On Tue, Dec 2, 2014 at 03:13:07PM -0300, Alvaro Herrera wrote:
> Robert Haas wrote:
> > On Thu, Nov 27, 2014 at 11:43 PM, Ian Barwick <ian@2ndquadrant.com> wrote:
>
> > > A simple schedule to demonstrate this is available; execute from the
> > > src/test/regress/ directory like this:
> > >
> > > ./pg_regress \
> > > --temp-install=./tmp_check \
> > > --top-builddir=../../.. \
> > > --dlpath=. \
> > > --schedule=./schedule_ddl_deparse_demo
> >
> > I haven't read the code, but this concept seems good to me.
>
> Excellent, thanks.
>
> > It has the unfortunate weakness that a difference could exist during
> > the *middle* of the regression test run that is gone by the *end* of
> > the run, but our existing pg_upgrade testing has the same weakness, so
> > I guess we can view this as one more reason not to be too aggressive
> > about having regression tests drop the unshared objects they create.
>
> Agreed. Not dropping objects also helps test pg_dump itself; the normal
> procedure there is run the regression tests, then pg_dump the regression
> database. Objects that are dropped never exercise their corresponding
> pg_dump support code, which I think is a bad thing.

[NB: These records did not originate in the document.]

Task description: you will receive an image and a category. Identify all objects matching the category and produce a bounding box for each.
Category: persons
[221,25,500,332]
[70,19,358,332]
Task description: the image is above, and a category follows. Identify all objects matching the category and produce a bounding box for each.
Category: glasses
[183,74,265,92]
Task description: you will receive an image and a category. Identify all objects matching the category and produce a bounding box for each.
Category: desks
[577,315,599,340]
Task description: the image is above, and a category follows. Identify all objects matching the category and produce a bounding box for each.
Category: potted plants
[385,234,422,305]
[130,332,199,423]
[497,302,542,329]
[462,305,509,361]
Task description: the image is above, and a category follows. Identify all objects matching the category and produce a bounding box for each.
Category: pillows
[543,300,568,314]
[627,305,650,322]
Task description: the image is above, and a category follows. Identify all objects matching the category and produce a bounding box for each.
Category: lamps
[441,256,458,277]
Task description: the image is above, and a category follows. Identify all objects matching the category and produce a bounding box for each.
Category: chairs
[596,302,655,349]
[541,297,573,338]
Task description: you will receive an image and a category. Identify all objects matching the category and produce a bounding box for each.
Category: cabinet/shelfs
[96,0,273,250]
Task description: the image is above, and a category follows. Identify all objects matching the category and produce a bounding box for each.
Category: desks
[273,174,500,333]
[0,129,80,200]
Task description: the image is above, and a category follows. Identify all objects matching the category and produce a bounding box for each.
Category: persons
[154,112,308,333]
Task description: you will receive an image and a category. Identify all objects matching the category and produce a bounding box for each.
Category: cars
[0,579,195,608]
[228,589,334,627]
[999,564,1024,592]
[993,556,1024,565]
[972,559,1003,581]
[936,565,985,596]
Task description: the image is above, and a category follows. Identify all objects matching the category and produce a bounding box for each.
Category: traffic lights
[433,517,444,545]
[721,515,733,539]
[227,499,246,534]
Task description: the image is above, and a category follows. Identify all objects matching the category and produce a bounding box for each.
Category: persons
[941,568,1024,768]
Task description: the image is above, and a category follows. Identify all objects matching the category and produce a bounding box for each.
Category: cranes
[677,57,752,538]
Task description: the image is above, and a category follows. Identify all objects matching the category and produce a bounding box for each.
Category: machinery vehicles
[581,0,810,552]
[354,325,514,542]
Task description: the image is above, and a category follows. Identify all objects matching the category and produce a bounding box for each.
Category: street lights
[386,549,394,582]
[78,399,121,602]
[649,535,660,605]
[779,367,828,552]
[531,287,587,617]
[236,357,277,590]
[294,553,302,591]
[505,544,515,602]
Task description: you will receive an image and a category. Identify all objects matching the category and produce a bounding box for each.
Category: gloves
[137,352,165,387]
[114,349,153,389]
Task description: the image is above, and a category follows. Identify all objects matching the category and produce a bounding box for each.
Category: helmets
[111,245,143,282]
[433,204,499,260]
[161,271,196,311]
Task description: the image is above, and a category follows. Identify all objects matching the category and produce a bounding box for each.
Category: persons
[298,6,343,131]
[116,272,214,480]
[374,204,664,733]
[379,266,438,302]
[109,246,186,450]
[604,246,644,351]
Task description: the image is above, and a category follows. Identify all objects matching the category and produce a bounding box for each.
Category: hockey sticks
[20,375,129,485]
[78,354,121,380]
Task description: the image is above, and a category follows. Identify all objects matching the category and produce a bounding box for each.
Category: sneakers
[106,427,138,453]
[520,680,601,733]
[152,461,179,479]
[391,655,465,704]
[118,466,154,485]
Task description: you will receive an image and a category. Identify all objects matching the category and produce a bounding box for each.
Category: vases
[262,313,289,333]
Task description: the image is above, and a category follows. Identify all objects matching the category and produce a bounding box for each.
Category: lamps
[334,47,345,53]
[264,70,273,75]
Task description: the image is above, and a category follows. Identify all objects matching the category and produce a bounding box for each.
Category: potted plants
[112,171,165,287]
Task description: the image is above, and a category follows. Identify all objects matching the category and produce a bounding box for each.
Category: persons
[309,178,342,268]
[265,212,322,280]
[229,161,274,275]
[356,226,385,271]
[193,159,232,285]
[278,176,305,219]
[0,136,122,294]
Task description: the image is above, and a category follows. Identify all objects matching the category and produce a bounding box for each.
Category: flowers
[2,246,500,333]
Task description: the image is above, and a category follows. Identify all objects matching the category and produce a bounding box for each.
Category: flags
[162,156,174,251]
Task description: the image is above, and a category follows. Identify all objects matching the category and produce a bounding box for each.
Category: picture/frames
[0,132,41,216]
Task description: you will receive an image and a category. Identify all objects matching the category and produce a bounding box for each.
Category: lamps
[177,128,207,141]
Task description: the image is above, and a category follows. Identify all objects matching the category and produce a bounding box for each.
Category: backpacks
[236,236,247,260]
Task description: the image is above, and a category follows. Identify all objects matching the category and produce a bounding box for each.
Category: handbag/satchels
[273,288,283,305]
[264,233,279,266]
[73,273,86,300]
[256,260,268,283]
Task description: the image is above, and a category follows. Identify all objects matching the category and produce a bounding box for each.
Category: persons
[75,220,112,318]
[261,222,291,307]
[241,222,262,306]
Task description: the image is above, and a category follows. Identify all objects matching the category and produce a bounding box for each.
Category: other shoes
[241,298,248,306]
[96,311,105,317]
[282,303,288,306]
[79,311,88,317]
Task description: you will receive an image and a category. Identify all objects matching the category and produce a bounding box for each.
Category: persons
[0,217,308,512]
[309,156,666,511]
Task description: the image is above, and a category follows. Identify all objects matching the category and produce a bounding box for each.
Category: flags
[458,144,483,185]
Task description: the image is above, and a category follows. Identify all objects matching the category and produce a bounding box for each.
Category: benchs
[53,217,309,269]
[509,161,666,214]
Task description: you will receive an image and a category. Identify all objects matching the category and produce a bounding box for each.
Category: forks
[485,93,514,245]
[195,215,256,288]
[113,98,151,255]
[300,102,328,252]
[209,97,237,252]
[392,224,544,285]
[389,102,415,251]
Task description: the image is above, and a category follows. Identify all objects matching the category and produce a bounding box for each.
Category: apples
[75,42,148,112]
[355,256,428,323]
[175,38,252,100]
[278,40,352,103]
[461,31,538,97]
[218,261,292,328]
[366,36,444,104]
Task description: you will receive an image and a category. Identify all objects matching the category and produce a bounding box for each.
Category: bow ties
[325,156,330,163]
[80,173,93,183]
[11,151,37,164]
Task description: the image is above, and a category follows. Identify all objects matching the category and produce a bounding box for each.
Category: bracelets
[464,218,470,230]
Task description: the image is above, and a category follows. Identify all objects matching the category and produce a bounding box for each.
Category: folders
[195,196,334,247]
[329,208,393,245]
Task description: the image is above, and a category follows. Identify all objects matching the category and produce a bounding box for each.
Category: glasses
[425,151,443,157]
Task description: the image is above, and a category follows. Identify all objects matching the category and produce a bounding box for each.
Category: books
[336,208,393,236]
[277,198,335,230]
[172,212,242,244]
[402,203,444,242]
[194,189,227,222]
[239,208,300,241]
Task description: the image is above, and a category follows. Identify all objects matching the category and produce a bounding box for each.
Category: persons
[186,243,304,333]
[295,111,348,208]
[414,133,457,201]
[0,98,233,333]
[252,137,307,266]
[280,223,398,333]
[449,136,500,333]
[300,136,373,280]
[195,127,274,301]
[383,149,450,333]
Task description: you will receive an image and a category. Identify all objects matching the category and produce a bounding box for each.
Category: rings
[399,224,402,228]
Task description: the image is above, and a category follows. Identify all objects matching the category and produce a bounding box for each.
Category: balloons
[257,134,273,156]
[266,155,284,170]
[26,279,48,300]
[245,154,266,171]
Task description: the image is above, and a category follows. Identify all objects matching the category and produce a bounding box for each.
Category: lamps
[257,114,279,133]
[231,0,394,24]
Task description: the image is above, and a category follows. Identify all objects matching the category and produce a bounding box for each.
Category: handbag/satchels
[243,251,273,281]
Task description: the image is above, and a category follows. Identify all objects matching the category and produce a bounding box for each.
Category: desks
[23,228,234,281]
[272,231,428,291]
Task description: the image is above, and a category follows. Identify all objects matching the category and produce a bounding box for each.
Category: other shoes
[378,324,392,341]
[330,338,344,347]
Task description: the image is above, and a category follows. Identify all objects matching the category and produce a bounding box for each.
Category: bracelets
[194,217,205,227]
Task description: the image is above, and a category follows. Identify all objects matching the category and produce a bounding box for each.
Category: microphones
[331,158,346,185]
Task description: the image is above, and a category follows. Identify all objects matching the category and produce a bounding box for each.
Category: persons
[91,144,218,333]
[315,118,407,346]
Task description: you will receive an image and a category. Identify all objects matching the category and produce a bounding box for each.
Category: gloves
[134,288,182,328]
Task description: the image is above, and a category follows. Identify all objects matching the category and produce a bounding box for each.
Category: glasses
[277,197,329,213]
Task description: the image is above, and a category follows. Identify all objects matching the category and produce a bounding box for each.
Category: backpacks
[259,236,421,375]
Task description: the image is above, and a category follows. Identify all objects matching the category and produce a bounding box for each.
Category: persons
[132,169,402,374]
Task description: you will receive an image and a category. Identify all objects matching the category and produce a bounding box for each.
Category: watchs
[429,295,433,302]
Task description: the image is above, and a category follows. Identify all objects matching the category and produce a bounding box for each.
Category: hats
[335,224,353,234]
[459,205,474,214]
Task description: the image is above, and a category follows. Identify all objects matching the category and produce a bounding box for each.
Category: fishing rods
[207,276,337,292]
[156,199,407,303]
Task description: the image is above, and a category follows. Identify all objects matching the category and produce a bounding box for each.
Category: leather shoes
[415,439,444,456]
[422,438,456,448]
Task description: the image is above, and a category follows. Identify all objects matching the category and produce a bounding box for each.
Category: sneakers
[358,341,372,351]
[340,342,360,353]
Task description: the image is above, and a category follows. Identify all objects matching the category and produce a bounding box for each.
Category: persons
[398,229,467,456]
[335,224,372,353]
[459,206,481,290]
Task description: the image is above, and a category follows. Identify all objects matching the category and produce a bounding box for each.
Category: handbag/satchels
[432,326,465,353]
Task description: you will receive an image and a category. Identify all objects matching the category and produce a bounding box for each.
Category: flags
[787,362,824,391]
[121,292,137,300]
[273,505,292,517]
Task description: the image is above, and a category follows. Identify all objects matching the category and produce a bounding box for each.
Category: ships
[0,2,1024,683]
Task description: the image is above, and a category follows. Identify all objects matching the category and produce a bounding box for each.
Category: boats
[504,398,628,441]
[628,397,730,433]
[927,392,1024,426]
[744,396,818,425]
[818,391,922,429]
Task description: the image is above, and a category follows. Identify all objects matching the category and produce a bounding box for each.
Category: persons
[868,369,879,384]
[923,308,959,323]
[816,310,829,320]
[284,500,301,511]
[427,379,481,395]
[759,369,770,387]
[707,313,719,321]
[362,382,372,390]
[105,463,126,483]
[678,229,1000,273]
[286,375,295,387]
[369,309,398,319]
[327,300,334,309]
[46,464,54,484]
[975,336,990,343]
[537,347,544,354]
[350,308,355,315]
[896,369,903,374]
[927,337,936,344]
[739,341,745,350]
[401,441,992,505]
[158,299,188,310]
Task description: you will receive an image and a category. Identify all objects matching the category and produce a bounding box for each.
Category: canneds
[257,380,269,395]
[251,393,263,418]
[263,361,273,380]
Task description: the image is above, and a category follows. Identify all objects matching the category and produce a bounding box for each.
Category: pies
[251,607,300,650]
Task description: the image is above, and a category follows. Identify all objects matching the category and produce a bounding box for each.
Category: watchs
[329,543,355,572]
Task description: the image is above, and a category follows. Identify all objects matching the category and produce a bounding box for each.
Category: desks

I think we should
> institute a policy that regression tests must keep the objects they
> create; maybe not all of them, but at least a sample large enough to
> cover all interesting possibilities.
This causes creation DDL is checked if it is used in the regression
database, but what about ALTER and DROP? pg_dump doesn't issue those,
except in special cases like inheritance.